Task instructions: Continue the forum post about augmenting semantic segmentation training data from the point where it stops.
+++ Excerpted passage
Semantic Segmentation: Transforming Training Image + Mask Without Transforming Validation Data

joshuadavidwood · February 12, 2021, 10:09pm

Hi All, I’m currently learning semantic segmentation by working through some common problems. As I understand, you should always apply augmentations only to the training dataset and never to the validation or test dataset. When working on the Data Science Bowl 2018 dataset, which involves segmenting and counting cells, I found that entries seemed to avoid using augmentations (see: Simple Unet - Pytorch | Kaggle). However, I am unsure how to apply transformations when I am using the Dataset class to load data but ensuring that augmentations are only applied a proportion of my training dataset. As you can see if my Dataset class and data loader below:

class ImageDataset(Dataset):
        def __init__(self, root_dir, dimension=256, augment=False):
            self.root_dir = root_dir # Define root directory path.
            self.folders = os.listdir(root_dir)
            self.augment = augment
            self.dimension = dimension # Define HxW length.
            
        def transform(self, image, mask):
            
            resize = transforms.Resize(size=(self.dimension,self.dimension))
            image = resize(image) # Resize image using (dimension,dimension).
            mask = resize(mask) # Resize mask using (dimension,dimension).

            if self.augment == True:
                # Rotate
                angle = random.randint(-25, 25) # Rotate image and mask using random angle between -25 and 25.
                image = TF.rotate(image, angle)
                mask = TF.rotate(mask, angle)

                # Randomly Horizontally Flip
                if random.random() >= 0.5: # Flip if P >= 0.5.
++++++
+++ Supplied data
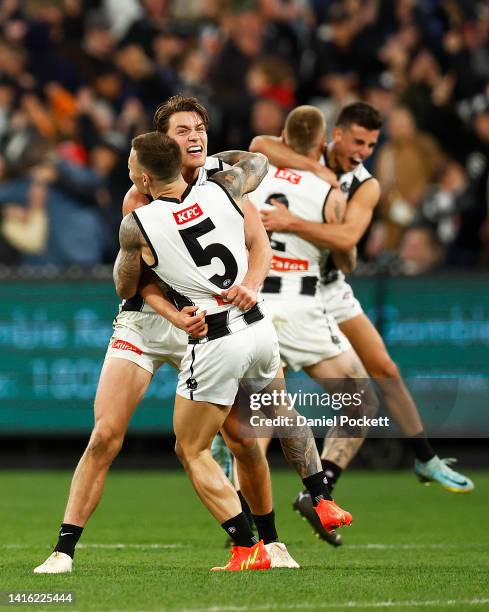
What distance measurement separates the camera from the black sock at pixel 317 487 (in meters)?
7.15

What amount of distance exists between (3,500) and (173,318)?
533 cm

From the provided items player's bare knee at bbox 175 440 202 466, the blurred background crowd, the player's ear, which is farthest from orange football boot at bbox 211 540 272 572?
the blurred background crowd

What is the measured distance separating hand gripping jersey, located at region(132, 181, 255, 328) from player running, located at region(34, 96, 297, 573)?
10 cm

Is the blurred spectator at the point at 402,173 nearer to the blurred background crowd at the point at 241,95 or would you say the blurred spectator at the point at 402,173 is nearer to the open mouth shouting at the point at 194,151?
the blurred background crowd at the point at 241,95

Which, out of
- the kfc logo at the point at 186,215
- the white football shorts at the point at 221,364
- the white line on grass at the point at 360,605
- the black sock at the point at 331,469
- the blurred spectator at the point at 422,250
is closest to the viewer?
the white line on grass at the point at 360,605

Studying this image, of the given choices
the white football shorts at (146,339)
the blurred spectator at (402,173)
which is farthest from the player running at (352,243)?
the blurred spectator at (402,173)

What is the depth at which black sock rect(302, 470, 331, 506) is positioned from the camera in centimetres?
715

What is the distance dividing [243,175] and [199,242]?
1.91ft

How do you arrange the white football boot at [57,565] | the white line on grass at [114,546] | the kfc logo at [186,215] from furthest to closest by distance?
1. the white line on grass at [114,546]
2. the white football boot at [57,565]
3. the kfc logo at [186,215]

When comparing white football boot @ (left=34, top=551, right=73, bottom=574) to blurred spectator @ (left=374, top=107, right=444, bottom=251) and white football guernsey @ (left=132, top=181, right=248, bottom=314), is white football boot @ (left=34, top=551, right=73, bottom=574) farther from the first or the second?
blurred spectator @ (left=374, top=107, right=444, bottom=251)

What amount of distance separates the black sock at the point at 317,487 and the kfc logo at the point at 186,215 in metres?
1.61

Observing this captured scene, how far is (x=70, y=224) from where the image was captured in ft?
48.7

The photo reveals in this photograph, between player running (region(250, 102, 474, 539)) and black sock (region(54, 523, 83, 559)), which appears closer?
black sock (region(54, 523, 83, 559))
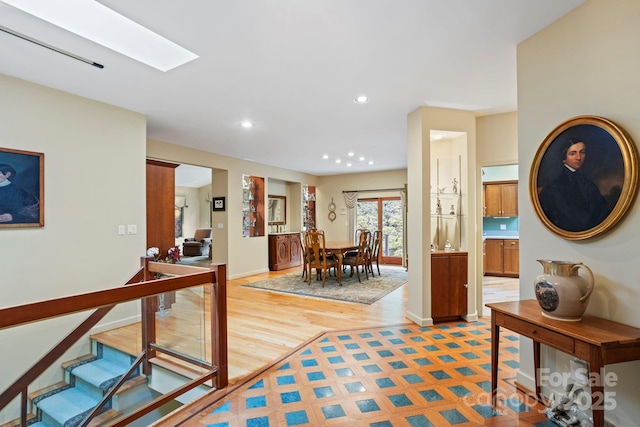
++++++
Your response:
                    image = TF.hflip(image)
                    mask = TF.hflip(mask)

                # Randomly Vertically Flip
                if random.random() >= 0.5: # Flip if P >= 0.5.
                    image = TF.vflip(image)
                    mask = TF.vflip(mask)

                # Transform to Tensor
                image = TF.to_tensor(image) # Scale pixels from [0,255] to [0,1]. # Scale pixels from [0,255] to [0,1].
                mask = TF.to_tensor(mask) # Scale pixels from [0,255] to [0,1].

            else:
                # Transform to Tensor
                image = TF.to_tensor(image) # Scale pixels from [0,255] to [0,1].
                mask = TF.to_tensor(mask) # Scale pixels from [0,255] to [0,1].

            return image, mask
        
        def __len__(self):
            return len(self.folders)
              
        def __getitem__(self, idx, dimension=256):
            image_folder = os.path.join(self.root_dir, self.folders[idx], 'images/')
            mask_folder = os.path.join(self.root_dir, self.folders[idx], 'masks/')
            image_path = os.path.join(image_folder, os.listdir(image_folder)[0])
            image = Image.open(image_path) # Create PIL image.
            image = np.array(image)
            image = image[:,:,:3] # Select 1,2,3 image channels.
            image = Image.fromarray(image) # Convert numpy array to PIL image.
            
            mask = np.zeros((self.dimension,self.dimension,1), dtype=np.bool)
            for sub_mask in os.listdir(mask_folder):
                    sub_mask = io.imread(os.path.join(mask_folder, sub_mask))
                    sub_mask = transform.resize(sub_mask, (self.dimension,self.dimension))
                    sub_mask = np.expand_dims(sub_mask, axis=-1)
                    mask = np.maximum(mask, sub_mask)
      
            mask = np.squeeze(mask, axis=2)
            mask = Image.fromarray(mask) # Create PIL image using array.
            
            image, mask = self.transform(image, mask) # Apply Transforms.
        
            return (image, mask)

train_dir = 'data/stage1_train/'
dataset = ImageDataset(train_dir, augment=False)

train_size = int(len(dataset) * 0.8)
validation_size = int(len(dataset) * 0.2)
train_dataset, validation_dataset = random_split(dataset, [train_size, validation_size])

train_loader = torch.utils.data.DataLoader(train_dataset, batch_size=16, num_workers=0, shuffle=True)
validation_loader = torch.utils.data.DataLoader(validation_dataset, batch_size=16, num_workers=0)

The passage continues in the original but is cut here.